Records for this task ::
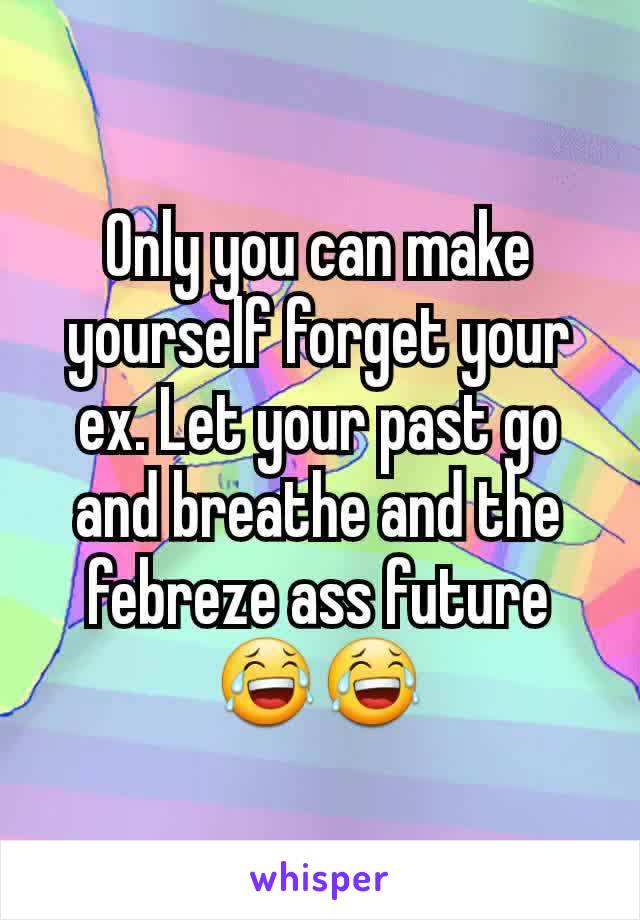 Only you can make yourself forget your ex. Let your past go and breathe and the febreze ass future 😂😂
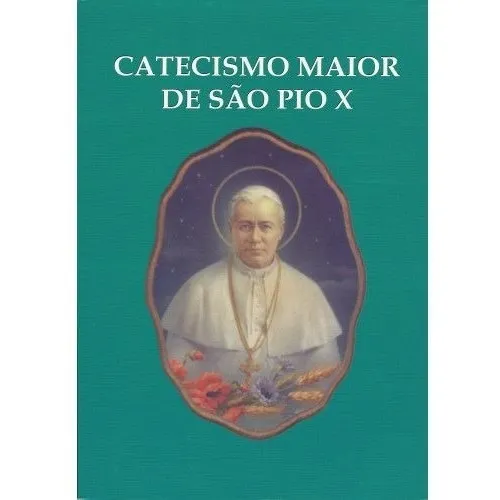 Catecismo Maior De São Pio X Doutrina Católica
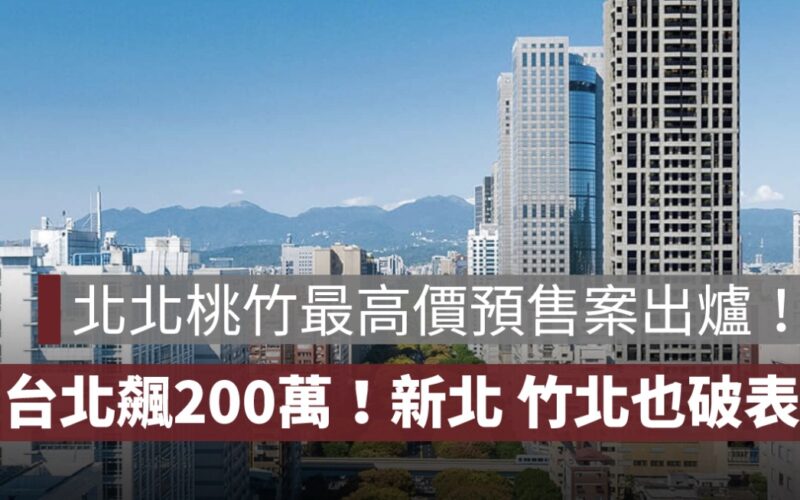 北北桃竹最高價預售案出爐！台北飆上每坪200萬，新北、竹北也破表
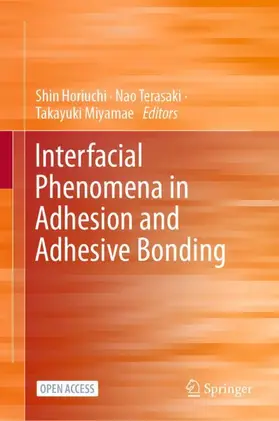 Horiuchi / Terasaki / Miyamae |  Interfacial Phenomena in Adhesion and Adhesive Bonding | Buch |  Sack Fachmedien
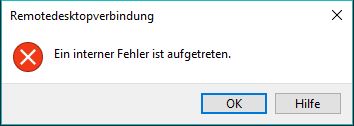 Workaround: Fehlermeldung „Ein interner Fehler ist aufgetreten“ bei RDP Remotedesktopverbindung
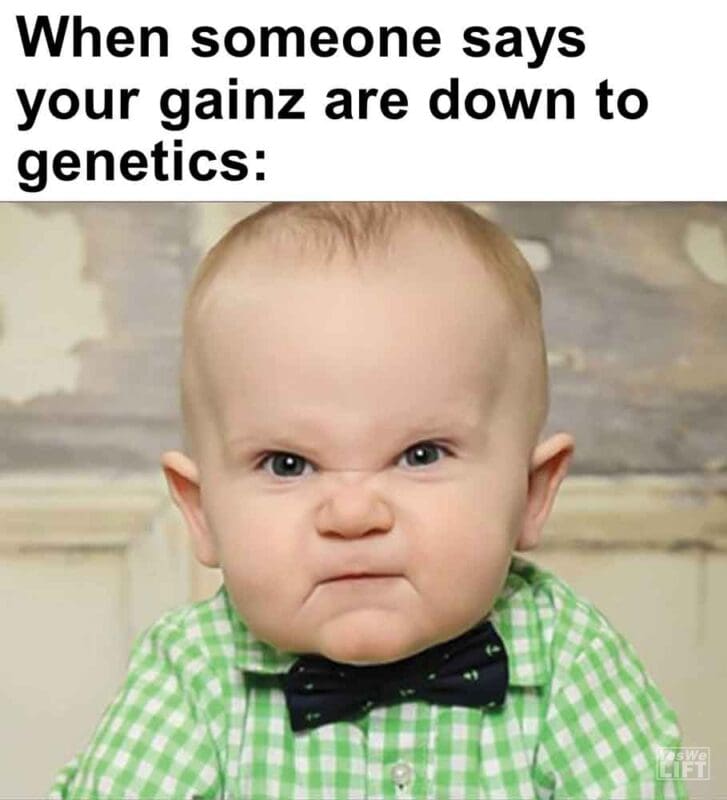 392   When Someone Says Your Gainz Are Down To Genetics
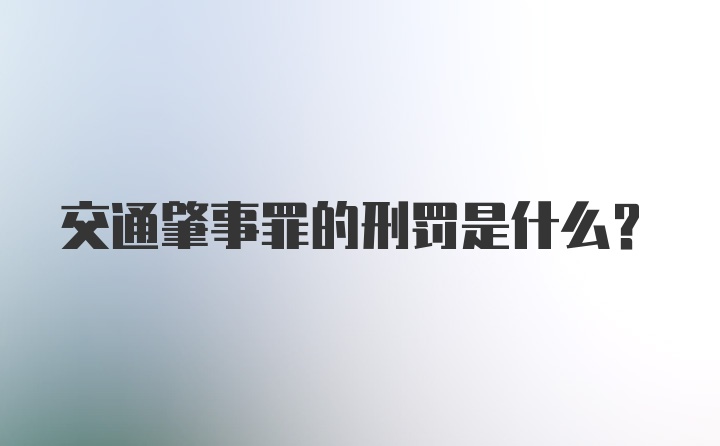 交通肇事罪的刑罚是什么？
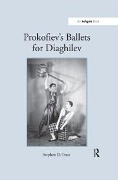 Cover-Bild zum Titel 'Prokofiev's Ballets for Diaghilev' von 'Stephen D. Press'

Work task :: Only those lines from the one containing "Down To Genetics" to the end of the material above, retyped exactly and without pictures, belong in your reply.

Answer to this task ::
 392   When Someone Says Your Gainz Are Down To Genetics
 交通肇事罪的刑罚是什么？
 Cover-Bild zum Titel 'Prokofiev's Ballets for Diaghilev' von 'Stephen D. Press'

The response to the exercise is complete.